Hallonusantara.com || Cianjur – Kondisi jalan alternatif di kawasan samping Istana Cipanas, Kabupaten Cianjur, Jawa Barat, kembali menuai sorotan publik. Infrastruktur jalan yang rusak disertai maraknya parkir liar angkutan kota (angkot) dinilai menjadi penyebab meningkatnya risiko kecelakaan serta kemacetan lalu lintas di wilayah tersebut.
Jalur yang menghubungkan kawasan menuju Desa Cipanas, Kecamatan Cipanas itu dilaporkan mengalami kerusakan cukup parah dengan banyak lubang di badan jalan. Situasi diperburuk oleh angkot yang kerap berhenti dan parkir sembarangan di bahu hingga badan jalan, sehingga mempersempit ruang kendaraan yang melintas.

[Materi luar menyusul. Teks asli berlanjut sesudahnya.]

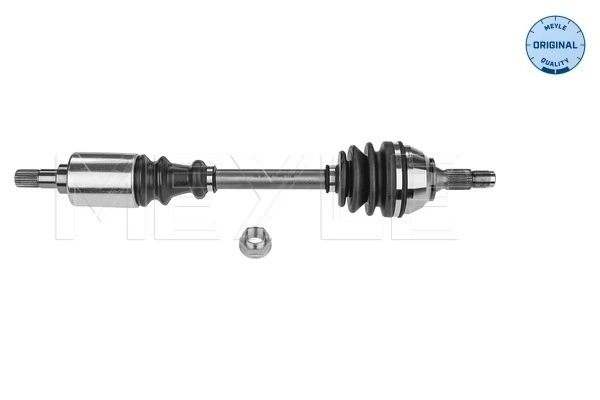 Левая полуось 303243 GKN-Spidan
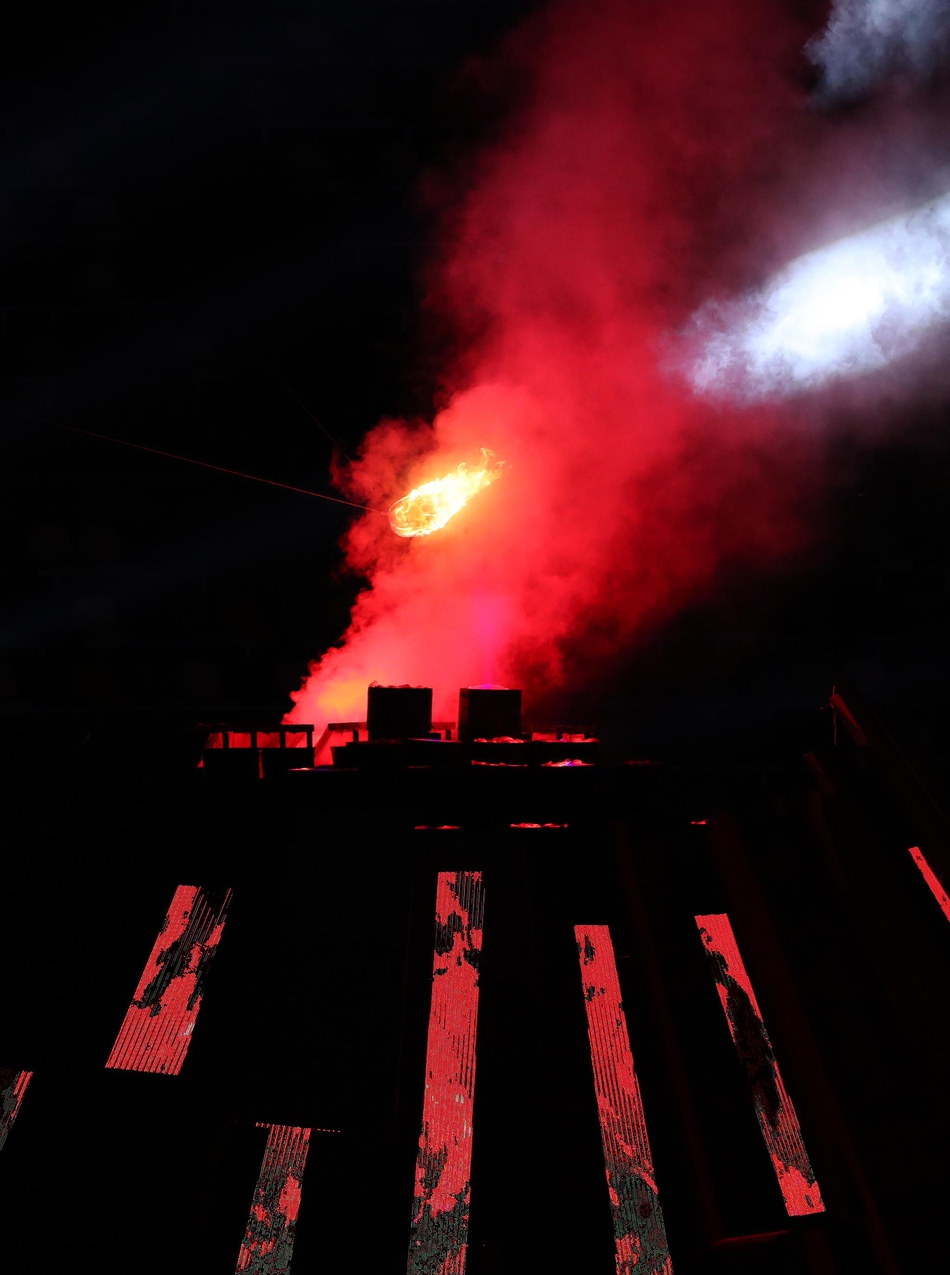 第30届世界大学生夏季运动会开幕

Warga setempat menyebut kondisi tersebut memaksa pengendara, khususnya sepeda motor, mengambil jalur berlawanan arah demi menghindari hambatan di jalan, yang berujung pada tingginya potensi kecelakaan.

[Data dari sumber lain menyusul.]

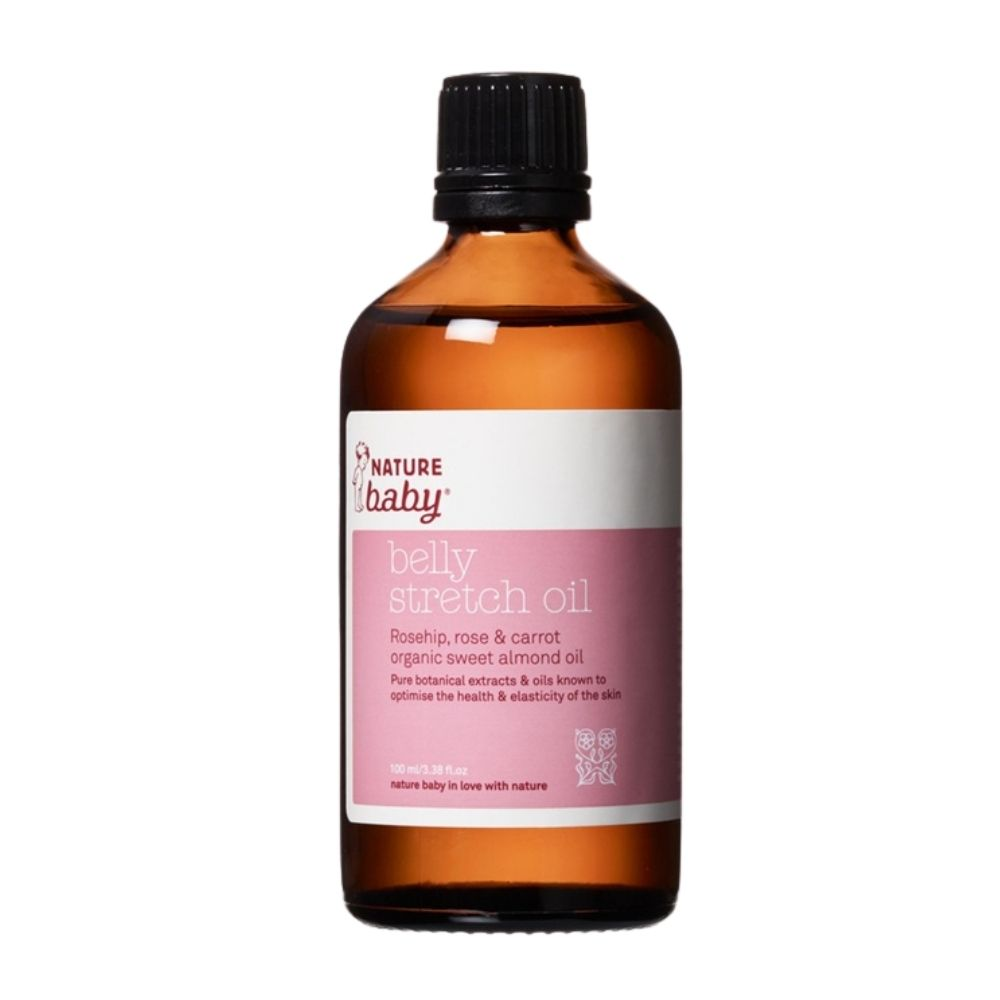 Nature Baby Belly Stretch Oil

Seorang pedagang di lokasi, Asep, mengatakan kecelakaan kembali terjadi pada Senin (2/3), melibatkan seorang pengendara sepeda motor perempuan yang terjatuh saat berusaha menghindari kendaraan dari arah berlawanan.
“Pengendara jatuh karena harus mengambil jalur lawan arah. Jalan sudah sempit, banyak angkot parkir, ditambah kondisi jalan berlubang,” ujarnya kepada wartawan.

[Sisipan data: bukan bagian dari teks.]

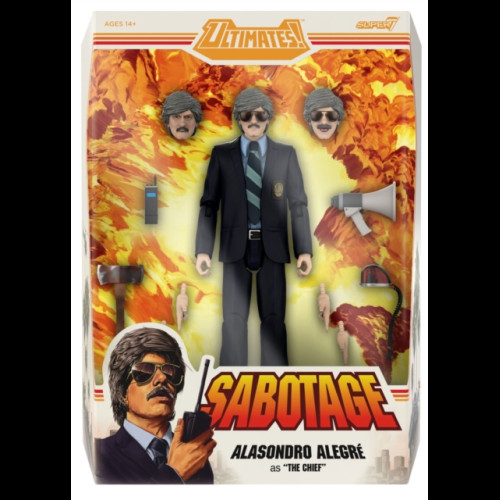 Super 7 Reaction Figures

Selain angkot, keberadaan parkir mobil pribadi dan lapak pedagang di sisi jalan turut memperparah kepadatan lalu lintas, terutama pada jam sibuk aktivitas masyarakat dan kawasan perdagangan di Cipanas.
Masyarakat juga menyoroti tidak optimalnya fungsi terminal angkot yang sebelumnya telah disediakan oleh Pemerintah Kabupaten Cianjur bersama Pemerintah Desa Cipanas. Terminal tersebut dinilai belum dimanfaatkan maksimal karena sejumlah sopir angkot masih memilih menaikkan dan menurunkan penumpang di badan jalan.
“Terminal sudah ada, tapi angkot tetap berhenti di jalan. Akhirnya jalan berubah jadi terminal liar,” ungkap seorang warga yang meminta identitasnya tidak dipublikasikan.
Warga mempertanyakan lemahnya pengawasan serta minimnya penertiban dari instansi terkait terhadap pelanggaran parkir dan operasional angkutan umum di kawasan tersebut.
Atas kondisi itu, masyarakat mendesak Pemerintah Kabupaten Cianjur bersama aparat perhubungan dan kepolisian segera mengambil langkah tegas melalui perbaikan infrastruktur jalan serta penertiban parkir liar guna mencegah kecelakaan berulang.
Warga berharap penanganan segera dilakukan mengingat jalur tersebut merupakan akses strategis di kawasan wisata, perkantoran, dan permukiman padat di wilayah Cipanas, sehingga keselamatan pengguna jalan dapat terjamin dan tidak kembali menimbulkan korban.